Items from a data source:
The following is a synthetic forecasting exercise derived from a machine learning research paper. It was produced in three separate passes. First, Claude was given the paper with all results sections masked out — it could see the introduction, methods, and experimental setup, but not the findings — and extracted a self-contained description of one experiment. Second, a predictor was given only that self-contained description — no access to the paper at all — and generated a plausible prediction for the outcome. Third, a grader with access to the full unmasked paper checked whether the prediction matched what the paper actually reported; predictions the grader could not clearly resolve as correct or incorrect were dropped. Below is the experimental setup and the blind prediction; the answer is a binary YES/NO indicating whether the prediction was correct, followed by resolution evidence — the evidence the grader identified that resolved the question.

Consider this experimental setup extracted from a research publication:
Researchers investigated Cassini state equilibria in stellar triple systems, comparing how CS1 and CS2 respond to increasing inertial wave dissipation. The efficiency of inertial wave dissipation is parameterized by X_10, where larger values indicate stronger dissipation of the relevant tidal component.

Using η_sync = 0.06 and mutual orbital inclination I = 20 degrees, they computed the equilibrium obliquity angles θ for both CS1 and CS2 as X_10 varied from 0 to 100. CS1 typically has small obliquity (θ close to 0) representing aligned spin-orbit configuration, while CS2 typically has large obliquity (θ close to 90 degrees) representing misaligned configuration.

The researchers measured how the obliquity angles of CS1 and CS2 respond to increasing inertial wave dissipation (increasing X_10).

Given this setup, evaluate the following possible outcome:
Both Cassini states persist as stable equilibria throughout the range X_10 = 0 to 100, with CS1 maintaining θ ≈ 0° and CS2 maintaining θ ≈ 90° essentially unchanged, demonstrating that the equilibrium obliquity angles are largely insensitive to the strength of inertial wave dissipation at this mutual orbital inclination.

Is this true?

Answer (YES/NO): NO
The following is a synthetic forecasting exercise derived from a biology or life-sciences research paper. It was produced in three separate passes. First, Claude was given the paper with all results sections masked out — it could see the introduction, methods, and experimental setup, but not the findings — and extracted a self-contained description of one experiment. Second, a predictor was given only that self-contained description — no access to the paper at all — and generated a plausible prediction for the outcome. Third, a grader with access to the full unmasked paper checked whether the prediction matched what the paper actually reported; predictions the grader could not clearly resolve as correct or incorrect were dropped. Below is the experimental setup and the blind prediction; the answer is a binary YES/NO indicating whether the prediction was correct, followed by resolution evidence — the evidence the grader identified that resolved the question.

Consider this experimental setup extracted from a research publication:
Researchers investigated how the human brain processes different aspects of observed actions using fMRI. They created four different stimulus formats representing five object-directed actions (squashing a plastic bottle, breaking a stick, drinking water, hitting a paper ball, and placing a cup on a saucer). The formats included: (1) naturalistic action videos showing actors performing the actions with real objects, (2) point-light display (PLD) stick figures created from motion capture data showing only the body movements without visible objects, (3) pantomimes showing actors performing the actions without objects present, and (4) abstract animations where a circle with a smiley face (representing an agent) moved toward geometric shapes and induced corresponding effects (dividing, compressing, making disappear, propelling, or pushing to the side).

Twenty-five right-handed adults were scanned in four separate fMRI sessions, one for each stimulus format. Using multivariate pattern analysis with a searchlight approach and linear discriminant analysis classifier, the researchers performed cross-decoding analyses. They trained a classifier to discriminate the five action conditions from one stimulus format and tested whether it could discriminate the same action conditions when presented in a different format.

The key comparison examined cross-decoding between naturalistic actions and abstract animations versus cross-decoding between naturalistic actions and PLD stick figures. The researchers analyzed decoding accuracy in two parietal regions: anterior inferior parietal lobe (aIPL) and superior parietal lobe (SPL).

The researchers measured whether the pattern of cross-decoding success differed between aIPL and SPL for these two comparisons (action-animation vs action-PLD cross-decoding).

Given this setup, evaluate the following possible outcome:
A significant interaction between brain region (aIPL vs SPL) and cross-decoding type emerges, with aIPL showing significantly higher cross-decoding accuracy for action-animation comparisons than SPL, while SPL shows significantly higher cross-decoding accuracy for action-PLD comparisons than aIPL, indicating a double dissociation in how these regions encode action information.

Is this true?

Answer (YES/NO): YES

• [DIRECTIONS]:
The records above are to be written out again word for word.

• [SOLUTION FOR THIS PROBLEM]:
The following is a synthetic forecasting exercise derived from a machine learning research paper. It was produced in three separate passes. First, Claude was given the paper with all results sections masked out — it could see the introduction, methods, and experimental setup, but not the findings — and extracted a self-contained description of one experiment. Second, a predictor was given only that self-contained description — no access to the paper at all — and generated a plausible prediction for the outcome. Third, a grader with access to the full unmasked paper checked whether the prediction matched what the paper actually reported; predictions the grader could not clearly resolve as correct or incorrect were dropped. Below is the experimental setup and the blind prediction; the answer is a binary YES/NO indicating whether the prediction was correct, followed by resolution evidence — the evidence the grader identified that resolved the question.

Consider this experimental setup extracted from a research publication:
Researchers investigated Cassini state equilibria in stellar triple systems, comparing how CS1 and CS2 respond to increasing inertial wave dissipation. The efficiency of inertial wave dissipation is parameterized by X_10, where larger values indicate stronger dissipation of the relevant tidal component.

Using η_sync = 0.06 and mutual orbital inclination I = 20 degrees, they computed the equilibrium obliquity angles θ for both CS1 and CS2 as X_10 varied from 0 to 100. CS1 typically has small obliquity (θ close to 0) representing aligned spin-orbit configuration, while CS2 typically has large obliquity (θ close to 90 degrees) representing misaligned configuration.

The researchers measured how the obliquity angles of CS1 and CS2 respond to increasing inertial wave dissipation (increasing X_10).

Given this setup, evaluate the following possible outcome:
Both Cassini states persist as stable equilibria throughout the range X_10 = 0 to 100, with CS1 maintaining θ ≈ 0° and CS2 maintaining θ ≈ 90° essentially unchanged, demonstrating that the equilibrium obliquity angles are largely insensitive to the strength of inertial wave dissipation at this mutual orbital inclination.

Is this true?

Answer (YES/NO): NO
The following is a synthetic forecasting exercise derived from a biology or life-sciences research paper. It was produced in three separate passes. First, Claude was given the paper with all results sections masked out — it could see the introduction, methods, and experimental setup, but not the findings — and extracted a self-contained description of one experiment. Second, a predictor was given only that self-contained description — no access to the paper at all — and generated a plausible prediction for the outcome. Third, a grader with access to the full unmasked paper checked whether the prediction matched what the paper actually reported; predictions the grader could not clearly resolve as correct or incorrect were dropped. Below is the experimental setup and the blind prediction; the answer is a binary YES/NO indicating whether the prediction was correct, followed by resolution evidence — the evidence the grader identified that resolved the question.

Consider this experimental setup extracted from a research publication:
Researchers investigated how the human brain processes different aspects of observed actions using fMRI. They created four different stimulus formats representing five object-directed actions (squashing a plastic bottle, breaking a stick, drinking water, hitting a paper ball, and placing a cup on a saucer). The formats included: (1) naturalistic action videos showing actors performing the actions with real objects, (2) point-light display (PLD) stick figures created from motion capture data showing only the body movements without visible objects, (3) pantomimes showing actors performing the actions without objects present, and (4) abstract animations where a circle with a smiley face (representing an agent) moved toward geometric shapes and induced corresponding effects (dividing, compressing, making disappear, propelling, or pushing to the side).

Twenty-five right-handed adults were scanned in four separate fMRI sessions, one for each stimulus format. Using multivariate pattern analysis with a searchlight approach and linear discriminant analysis classifier, the researchers performed cross-decoding analyses. They trained a classifier to discriminate the five action conditions from one stimulus format and tested whether it could discriminate the same action conditions when presented in a different format.

The key comparison examined cross-decoding between naturalistic actions and abstract animations versus cross-decoding between naturalistic actions and PLD stick figures. The researchers analyzed decoding accuracy in two parietal regions: anterior inferior parietal lobe (aIPL) and superior parietal lobe (SPL).

The researchers measured whether the pattern of cross-decoding success differed between aIPL and SPL for these two comparisons (action-animation vs action-PLD cross-decoding).

Given this setup, evaluate the following possible outcome:
A significant interaction between brain region (aIPL vs SPL) and cross-decoding type emerges, with aIPL showing significantly higher cross-decoding accuracy for action-animation comparisons than SPL, while SPL shows significantly higher cross-decoding accuracy for action-PLD comparisons than aIPL, indicating a double dissociation in how these regions encode action information.

Is this true?

Answer (YES/NO): YES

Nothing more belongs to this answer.